Photo by JOSH PARKER/Missoulian

RONAN - A sheet of plywood decking with two plastic "welcome" mats attached and a few willow branches, reeds and rushes piled on top was towed out on a pond Tuesday morning by Confederated Salish and Kootenai Tribes wildlife officials.

They hope the rough-and-ready raft will not only continue to float but also will become a love nest this spring for the first pair of trumpeter swans in a century to actually breed and raise a family on the Flathead Reservation.

The plastic welcome mats were added to give the swans more secure footing. The rushes and willow branches will provide a base for the nest.

The wildlife biologists chose a 15-acre prairie pond formed thousands of years ago when the last glaciers receded from the Mission Valley as home for the manmade swan nest.

The unnamed pond, one of many in the area rich with vegetation and insects suitable for the diet of swans, is just off U.S. Highway 93 on the northern corner of the Duck Haven Waterfowl Production Area, a land parcel for waterfowl production three miles south of Ronan.

Duck Haven WPA is part of a 30-square-mile area managed cooperatively for the benefit of waterfowl in the Mission Valley. Some others in the area include Ninepipe Wildlife Management Area and Kicking Horse WPA. The land ownership is mixed - federal, state, tribal and private - but the management goal is the same, to protect and enhance waterfowl habitat.

The raft was anchored to the bottom of the pond with concrete blocks so it won't blow back to shore where dogs, coyotes or other predators might disturb the swan pair. A mom swan is called a "pen" in biologists' lingo; a pop swan is a "cob." Adult swans mate for life, and once settled, can produce many generations of cygnets.

## Stored data entries
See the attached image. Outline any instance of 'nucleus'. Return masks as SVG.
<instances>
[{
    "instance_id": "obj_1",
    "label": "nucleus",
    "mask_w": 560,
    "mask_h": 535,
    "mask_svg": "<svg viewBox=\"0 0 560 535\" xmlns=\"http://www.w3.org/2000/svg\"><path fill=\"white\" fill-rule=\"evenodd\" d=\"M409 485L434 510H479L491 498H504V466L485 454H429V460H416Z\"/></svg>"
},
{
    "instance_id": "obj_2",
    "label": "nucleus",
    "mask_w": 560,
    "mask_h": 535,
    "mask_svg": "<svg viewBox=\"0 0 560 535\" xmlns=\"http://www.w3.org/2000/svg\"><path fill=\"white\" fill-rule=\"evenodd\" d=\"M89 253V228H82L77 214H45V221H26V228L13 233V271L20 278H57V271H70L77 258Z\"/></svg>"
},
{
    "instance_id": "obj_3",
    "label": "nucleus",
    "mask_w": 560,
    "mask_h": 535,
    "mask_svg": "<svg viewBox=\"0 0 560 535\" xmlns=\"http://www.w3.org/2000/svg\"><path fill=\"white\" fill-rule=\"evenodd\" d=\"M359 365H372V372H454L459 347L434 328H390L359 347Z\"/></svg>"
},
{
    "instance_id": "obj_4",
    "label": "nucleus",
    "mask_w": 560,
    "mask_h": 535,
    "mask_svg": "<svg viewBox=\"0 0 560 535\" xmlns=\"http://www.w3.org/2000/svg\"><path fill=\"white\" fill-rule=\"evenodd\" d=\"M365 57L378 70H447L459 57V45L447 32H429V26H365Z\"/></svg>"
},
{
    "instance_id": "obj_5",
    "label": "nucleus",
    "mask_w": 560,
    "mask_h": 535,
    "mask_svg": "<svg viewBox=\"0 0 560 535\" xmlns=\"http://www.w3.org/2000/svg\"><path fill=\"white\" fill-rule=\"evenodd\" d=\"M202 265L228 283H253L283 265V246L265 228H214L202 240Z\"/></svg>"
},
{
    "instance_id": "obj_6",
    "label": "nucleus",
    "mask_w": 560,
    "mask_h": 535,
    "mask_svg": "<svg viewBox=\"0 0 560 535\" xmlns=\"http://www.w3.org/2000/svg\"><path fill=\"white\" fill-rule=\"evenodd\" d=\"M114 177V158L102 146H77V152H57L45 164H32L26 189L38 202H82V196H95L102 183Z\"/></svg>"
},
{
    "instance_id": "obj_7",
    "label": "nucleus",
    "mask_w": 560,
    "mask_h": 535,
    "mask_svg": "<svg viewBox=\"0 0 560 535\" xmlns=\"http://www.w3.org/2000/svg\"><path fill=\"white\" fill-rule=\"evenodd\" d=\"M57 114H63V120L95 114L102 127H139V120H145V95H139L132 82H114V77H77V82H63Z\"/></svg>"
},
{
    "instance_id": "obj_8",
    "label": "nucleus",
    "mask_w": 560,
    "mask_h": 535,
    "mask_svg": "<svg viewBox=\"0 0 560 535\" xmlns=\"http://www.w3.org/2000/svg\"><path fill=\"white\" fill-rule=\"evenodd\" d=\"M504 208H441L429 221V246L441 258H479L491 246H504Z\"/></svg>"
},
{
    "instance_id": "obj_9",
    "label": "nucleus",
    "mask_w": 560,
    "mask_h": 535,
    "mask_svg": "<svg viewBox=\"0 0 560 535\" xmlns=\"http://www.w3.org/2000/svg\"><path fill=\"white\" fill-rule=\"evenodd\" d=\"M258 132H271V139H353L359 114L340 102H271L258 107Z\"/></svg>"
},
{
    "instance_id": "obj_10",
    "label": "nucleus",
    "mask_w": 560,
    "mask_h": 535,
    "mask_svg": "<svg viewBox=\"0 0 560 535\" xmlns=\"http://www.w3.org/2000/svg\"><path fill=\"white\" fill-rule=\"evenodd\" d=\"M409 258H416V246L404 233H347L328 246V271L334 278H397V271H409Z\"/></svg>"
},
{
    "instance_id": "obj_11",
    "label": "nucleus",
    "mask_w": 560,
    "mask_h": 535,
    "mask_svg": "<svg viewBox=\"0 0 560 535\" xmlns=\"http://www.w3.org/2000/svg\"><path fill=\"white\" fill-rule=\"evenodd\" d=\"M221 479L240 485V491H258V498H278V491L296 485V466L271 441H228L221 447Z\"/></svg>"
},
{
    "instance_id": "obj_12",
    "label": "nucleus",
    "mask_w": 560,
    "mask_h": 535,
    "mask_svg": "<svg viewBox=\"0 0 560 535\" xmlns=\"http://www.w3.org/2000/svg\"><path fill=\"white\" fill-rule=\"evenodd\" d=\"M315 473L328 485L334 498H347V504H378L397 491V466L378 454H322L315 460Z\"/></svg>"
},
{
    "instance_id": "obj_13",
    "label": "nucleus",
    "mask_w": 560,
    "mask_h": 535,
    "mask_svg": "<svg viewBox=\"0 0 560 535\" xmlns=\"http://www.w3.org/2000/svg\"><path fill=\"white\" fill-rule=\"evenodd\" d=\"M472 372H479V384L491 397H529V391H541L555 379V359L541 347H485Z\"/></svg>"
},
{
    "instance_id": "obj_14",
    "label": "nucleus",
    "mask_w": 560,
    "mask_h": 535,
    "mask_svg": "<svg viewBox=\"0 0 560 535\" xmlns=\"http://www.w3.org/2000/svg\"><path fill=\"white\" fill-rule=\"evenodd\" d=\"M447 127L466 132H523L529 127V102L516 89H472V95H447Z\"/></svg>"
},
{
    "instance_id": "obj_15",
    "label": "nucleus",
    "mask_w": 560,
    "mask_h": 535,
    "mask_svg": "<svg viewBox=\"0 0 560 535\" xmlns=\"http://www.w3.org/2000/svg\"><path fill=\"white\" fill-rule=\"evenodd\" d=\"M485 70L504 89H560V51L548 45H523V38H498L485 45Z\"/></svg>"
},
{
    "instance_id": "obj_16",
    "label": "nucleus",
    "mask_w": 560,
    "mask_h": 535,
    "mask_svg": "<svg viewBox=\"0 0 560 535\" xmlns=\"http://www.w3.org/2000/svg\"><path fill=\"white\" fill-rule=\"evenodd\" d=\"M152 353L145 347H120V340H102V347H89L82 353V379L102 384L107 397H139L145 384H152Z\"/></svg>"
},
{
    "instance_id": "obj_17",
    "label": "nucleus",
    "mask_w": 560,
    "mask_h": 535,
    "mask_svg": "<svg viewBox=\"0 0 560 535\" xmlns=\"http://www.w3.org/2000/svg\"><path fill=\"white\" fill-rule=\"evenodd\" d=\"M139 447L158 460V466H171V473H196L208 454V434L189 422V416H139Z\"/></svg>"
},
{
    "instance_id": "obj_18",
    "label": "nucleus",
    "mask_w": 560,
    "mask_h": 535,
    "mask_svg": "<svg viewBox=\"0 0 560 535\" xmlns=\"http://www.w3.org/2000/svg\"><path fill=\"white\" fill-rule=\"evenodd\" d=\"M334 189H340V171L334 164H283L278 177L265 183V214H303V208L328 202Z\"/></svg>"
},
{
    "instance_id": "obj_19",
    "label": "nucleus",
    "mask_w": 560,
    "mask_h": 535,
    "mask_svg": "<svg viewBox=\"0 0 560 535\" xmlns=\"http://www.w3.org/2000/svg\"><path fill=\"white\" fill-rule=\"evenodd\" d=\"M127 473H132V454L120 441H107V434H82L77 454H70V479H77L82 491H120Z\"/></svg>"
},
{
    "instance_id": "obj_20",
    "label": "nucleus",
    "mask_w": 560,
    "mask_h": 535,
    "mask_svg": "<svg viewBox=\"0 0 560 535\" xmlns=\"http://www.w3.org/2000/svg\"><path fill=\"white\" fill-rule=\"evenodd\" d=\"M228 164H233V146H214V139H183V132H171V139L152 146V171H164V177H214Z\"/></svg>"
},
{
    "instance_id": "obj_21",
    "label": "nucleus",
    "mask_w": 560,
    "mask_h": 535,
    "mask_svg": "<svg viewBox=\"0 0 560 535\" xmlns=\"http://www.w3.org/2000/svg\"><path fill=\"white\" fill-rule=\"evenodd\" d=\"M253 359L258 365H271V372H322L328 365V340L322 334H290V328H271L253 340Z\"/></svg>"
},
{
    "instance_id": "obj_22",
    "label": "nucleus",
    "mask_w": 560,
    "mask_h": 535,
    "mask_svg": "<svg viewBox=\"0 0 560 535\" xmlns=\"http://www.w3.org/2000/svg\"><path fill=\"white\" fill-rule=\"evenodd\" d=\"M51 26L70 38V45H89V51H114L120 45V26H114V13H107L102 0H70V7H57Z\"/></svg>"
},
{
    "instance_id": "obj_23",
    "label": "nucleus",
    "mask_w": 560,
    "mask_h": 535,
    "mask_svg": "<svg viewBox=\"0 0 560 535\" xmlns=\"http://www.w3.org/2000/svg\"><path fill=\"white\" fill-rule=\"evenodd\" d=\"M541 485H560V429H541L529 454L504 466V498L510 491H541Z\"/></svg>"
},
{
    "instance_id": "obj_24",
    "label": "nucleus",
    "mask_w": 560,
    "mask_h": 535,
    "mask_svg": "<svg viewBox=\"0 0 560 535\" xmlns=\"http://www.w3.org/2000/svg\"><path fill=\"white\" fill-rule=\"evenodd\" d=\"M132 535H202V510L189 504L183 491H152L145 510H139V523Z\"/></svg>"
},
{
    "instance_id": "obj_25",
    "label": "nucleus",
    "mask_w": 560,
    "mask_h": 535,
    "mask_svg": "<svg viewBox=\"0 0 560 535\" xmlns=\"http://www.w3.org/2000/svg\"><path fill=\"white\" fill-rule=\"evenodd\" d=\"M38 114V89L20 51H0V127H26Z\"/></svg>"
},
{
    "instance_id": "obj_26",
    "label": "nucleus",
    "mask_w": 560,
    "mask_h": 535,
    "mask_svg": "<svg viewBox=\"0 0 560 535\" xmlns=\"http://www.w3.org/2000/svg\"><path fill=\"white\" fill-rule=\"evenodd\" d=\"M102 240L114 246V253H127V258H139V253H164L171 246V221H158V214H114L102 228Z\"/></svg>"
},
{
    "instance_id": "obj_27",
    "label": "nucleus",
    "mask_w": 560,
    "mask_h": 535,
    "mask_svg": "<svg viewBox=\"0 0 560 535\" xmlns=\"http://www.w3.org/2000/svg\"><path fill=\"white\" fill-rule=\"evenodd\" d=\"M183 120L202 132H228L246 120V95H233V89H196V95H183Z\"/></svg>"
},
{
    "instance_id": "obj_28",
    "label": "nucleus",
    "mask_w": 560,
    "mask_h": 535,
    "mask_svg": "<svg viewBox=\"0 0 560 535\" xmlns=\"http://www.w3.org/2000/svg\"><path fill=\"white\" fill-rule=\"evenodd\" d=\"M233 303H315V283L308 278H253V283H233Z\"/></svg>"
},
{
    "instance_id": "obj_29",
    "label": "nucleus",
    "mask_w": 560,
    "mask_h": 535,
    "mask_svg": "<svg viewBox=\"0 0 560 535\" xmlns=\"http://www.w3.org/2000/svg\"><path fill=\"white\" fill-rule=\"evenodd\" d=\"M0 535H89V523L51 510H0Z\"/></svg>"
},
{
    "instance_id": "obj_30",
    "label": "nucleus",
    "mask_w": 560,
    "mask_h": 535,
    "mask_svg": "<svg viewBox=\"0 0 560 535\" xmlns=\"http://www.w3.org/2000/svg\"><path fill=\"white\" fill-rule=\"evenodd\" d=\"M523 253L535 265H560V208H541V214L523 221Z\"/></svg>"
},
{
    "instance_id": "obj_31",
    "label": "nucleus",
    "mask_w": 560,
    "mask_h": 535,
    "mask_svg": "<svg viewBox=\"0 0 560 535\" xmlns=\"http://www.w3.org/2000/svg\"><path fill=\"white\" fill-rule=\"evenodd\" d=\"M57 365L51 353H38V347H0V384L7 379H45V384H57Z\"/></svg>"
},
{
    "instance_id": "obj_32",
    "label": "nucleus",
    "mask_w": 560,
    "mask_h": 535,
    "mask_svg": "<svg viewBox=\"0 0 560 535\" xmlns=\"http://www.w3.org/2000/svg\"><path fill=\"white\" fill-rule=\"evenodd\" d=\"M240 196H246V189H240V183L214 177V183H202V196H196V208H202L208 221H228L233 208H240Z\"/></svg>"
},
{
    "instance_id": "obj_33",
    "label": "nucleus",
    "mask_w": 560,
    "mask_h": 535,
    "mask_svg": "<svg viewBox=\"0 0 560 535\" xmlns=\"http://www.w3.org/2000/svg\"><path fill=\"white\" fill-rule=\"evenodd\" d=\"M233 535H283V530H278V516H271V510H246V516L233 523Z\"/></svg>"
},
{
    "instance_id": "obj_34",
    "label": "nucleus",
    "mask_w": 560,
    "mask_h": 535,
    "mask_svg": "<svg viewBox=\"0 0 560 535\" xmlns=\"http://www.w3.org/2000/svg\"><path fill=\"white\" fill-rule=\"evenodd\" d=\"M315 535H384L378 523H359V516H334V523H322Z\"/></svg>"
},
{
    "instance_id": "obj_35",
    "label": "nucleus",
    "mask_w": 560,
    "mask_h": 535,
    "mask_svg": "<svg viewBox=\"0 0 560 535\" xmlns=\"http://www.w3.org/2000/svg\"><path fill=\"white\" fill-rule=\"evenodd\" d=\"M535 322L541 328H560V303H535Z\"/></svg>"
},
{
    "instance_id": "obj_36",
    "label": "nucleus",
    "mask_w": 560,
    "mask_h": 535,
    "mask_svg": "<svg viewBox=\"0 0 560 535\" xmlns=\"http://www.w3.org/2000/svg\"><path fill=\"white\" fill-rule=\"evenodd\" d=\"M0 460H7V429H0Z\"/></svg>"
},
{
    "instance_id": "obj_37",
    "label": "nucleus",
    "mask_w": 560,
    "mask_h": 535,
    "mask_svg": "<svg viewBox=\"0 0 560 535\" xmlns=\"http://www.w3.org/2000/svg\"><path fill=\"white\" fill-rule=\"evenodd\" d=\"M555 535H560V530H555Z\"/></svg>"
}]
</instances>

## Exercise requirements
Pick up the article about the trumpeter swan nesting raft on the Flathead Reservation right after its last sentence. The records have no connection to the text.

## Reply
Unlike some other swan species - the tundra swan for example - trumpeters are stay-at-home swans that don't migrate as long as open water is available for winter feeding. This open water is provided by the lower Flathead River system on the western edge of the Mission Valley.

Dale Becker, wildlife program manager for the Confederated Salish and Kootenai Tribes, has been trying to reintroduce a native population of trumpeters on the reservation since at least 1996, with mixed success.

The first trumpeters he obtained were from the wild; most flew off never to return. Some may have been killed by flying into power lines - still a serious threat to the big birds. One swan later was spotted near Bigfork.

In 1998, he tried again with 10 wild-born cygnets. They were captured in Canada and hauled down to Pablo Reservoir in the back of a horse trailer.

When they learned to fly, they flew back to Canada.

That's when Becker decided to try introducing domestically raised trumpeter swans to the lower Flathead.

"You can't run a reintroduction project unless you have a pretty stable supply of animals to work with," he told a media assembly Tuesday that watched and photographed the launching of his agency's bird-nest raft.

About 68 of the man-raised birds have been released into the wild on the Flathead Reservation since 2002, Becker said.

No trumpeters were spied Tuesday morning, but the protected location of the nest probably will draw a pair of the big birds once they mate up, he said.

"We're really just starting to hit our stride with captive breeding," he said.

Eventually, of course, he and others hope the swans will breed in the wild on the Flathead, making for a permanent population that needs no booster shots from biologists.

The tribes contribute about $20,000 a year to the reintroduction program, which is also supported by funding from a variety of nonprofit agencies and foundations. County, state and federal agencies also help.

"Rare species sometimes don't come back without a lot of help. The tribes have made a big commitment to reintroduce these swans," said Bill West, U.S. Fish and Wildlife Service deputy project leader in western Montana, who was on hand to unlock the gate into the federally managed waterfowl production area.

West emphasized that these WPAs, as the Fish and Wildlife Service calls them, are open to the public and hunting is permitted in season. But no motorized vehicles are allowed inside the fenced boundaries, and it is no place to walk a dog, since the dogs can endanger the trumpeters and other waterfowl.

Trumpeters are the largest waterfowl in the world, growing to 30 pounds, with a wingspan of 8 feet. They are docile, compared to other swan species, but are protective of young and nesting sites.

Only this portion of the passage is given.